Di fiori e manguste
Khulna.
Io mi sento molto bene qui, la città è infinitamente più piccola della capitale e mantiene quei tratti tipici del Bangladesh. I risciò dai multicolori che sfrecciano tra la strade, i tre ruote con disegni sgargianti, le mucche che camminano sui marciapiedi come bravi pedoni. Le mucche sono molto magre, rubacchiano qualcosa dalle ciotole dei venditori ambulanti di cibo. Qui in qualche modo tutti imparano a sopravvivere.
La casa dei saveriani è circondata da un grande giardino molto curato. Ho visto subito due manguste. Le manguste, simbolo della presenza dello zio, memorie dei racconti di quando ero bambina.
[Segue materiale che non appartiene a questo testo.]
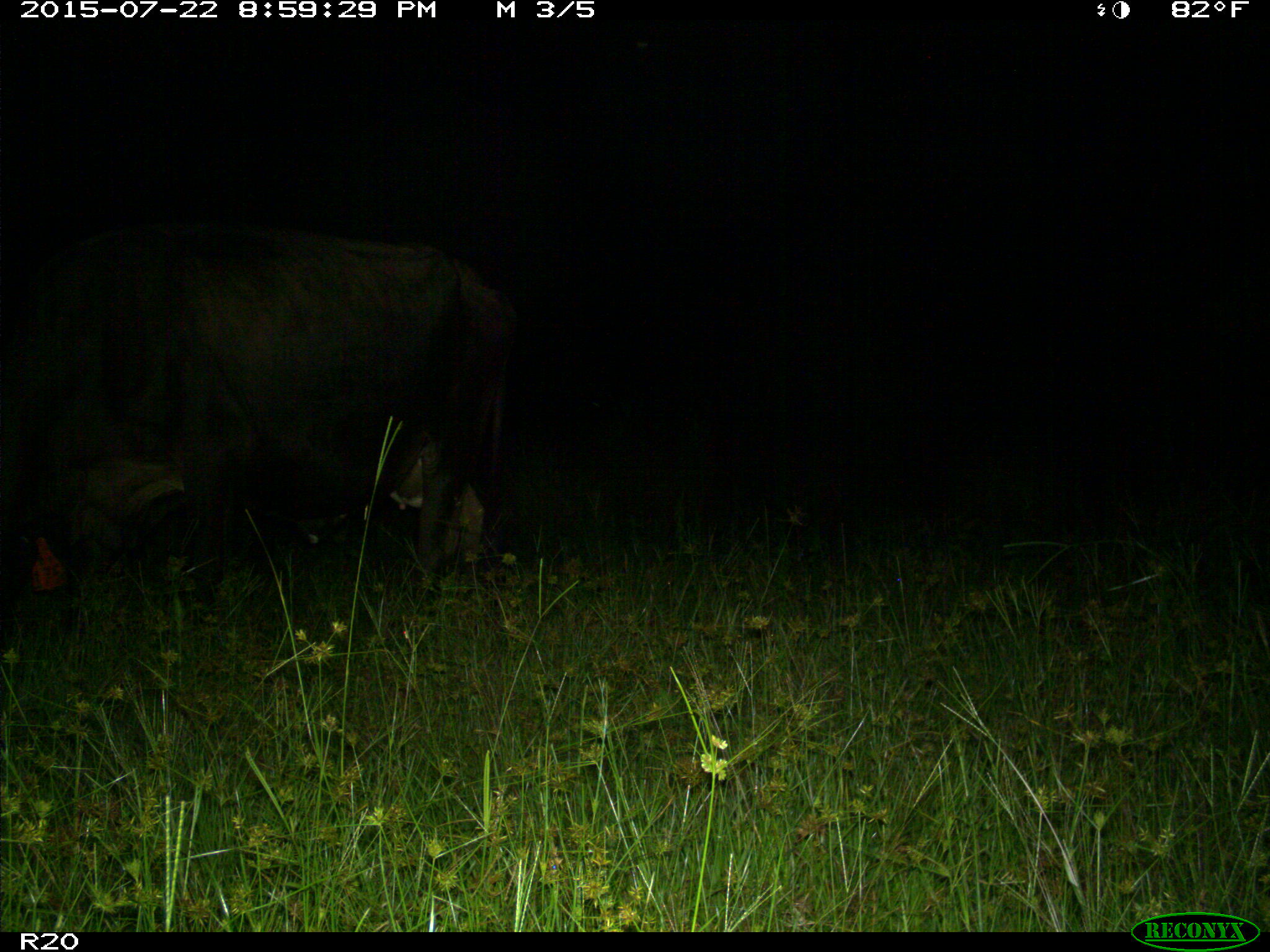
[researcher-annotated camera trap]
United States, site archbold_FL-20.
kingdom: Animalia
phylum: Chordata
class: Mammalia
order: Artiodactyla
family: Bovidae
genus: Bos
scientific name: Bos taurus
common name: domestic cow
Bos taurus (domestic cow).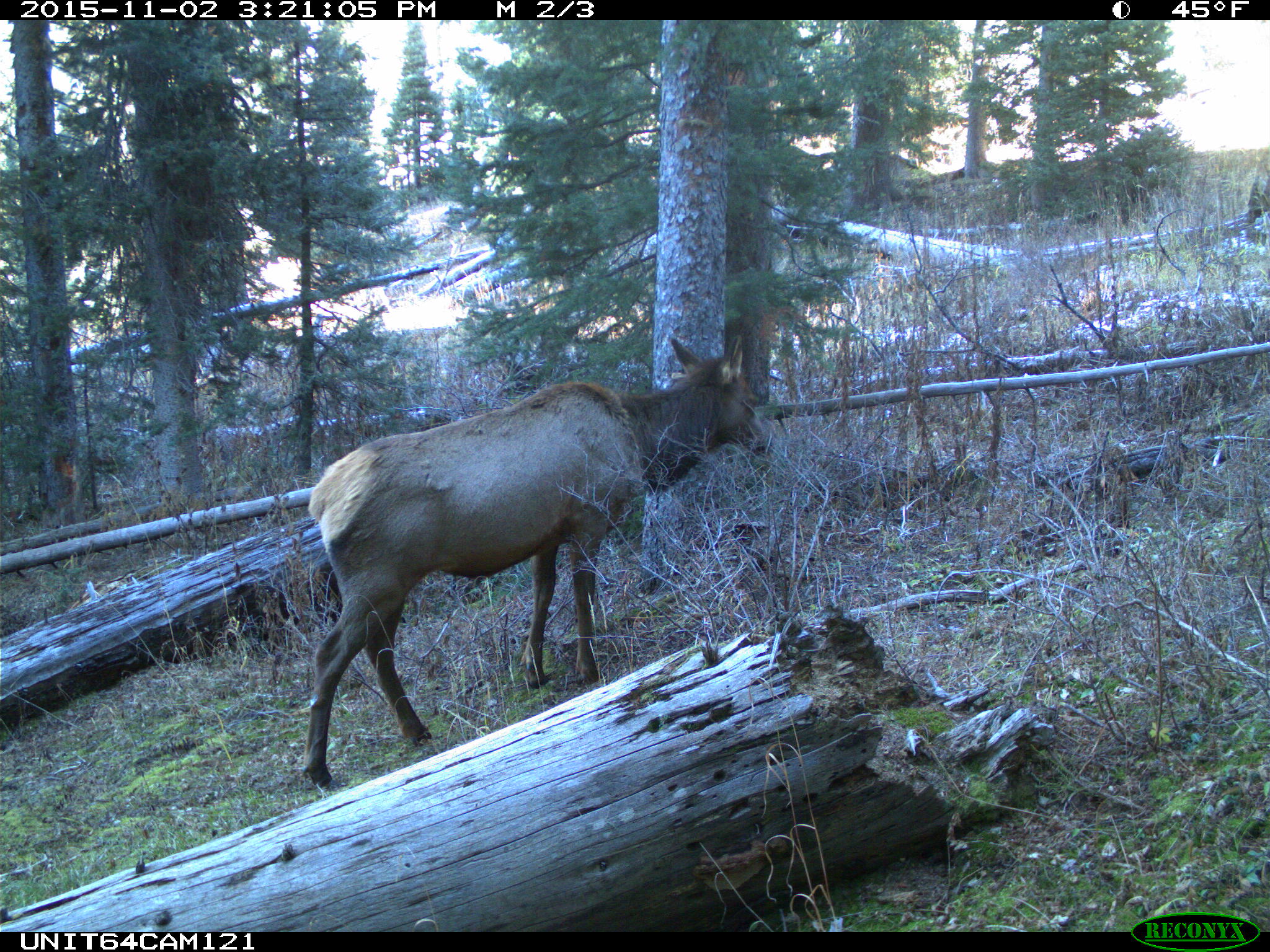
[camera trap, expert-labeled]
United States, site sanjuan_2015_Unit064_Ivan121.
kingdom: Animalia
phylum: Chordata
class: Mammalia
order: Artiodactyla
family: Cervidae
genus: Cervus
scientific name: Cervus elaphus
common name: red deer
Cervus elaphus (red deer).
Riccardo amava raccontarmi la storia della sua mangusta addomesticata, che lo aiutava a proteggersi dai serpenti quando viveva nei piccoli villaggi. C'è una sua foto, giovane e bellissimo, con la sua mangusta accanto al viso.
Io non sono credente, ma la spiritualità si respira in ogni angolo. I saveriani hanno storie incredibili di dedizione. Fare del mondo un'unica grande famiglia. Rifletto spesso su questa frase, cerco di metterla anche io alla base della mia intenzione educativa, la famiglia come non luogo in cui c'è posto per tutti, un luogo sicuro che è palestra di relazione e di crescita.
In effetti io con i saveriani mi sento sempre a casa, in famiglia.
Ieri padre Lupi, che ha 78 anni, con il suo fare ironico ha dichiarato di essere pronto a morire, non perchè lo desideri ma perchè è pienamente soddisfatto di quanto fatto. Gli ho chiesto di attendere, non sono pronta a lasciar andare anche lui. La vita si snoda per strani percorsi, ci sono persone che incontriamo solo più avanti negli anni eppure sembra che siano lì da sempre. Quanti doni che Riccardo mi ha fatto. Quanto è doloroso non poterlo ringraziare sprofondando il volto nella sua barba che odora di tabacco.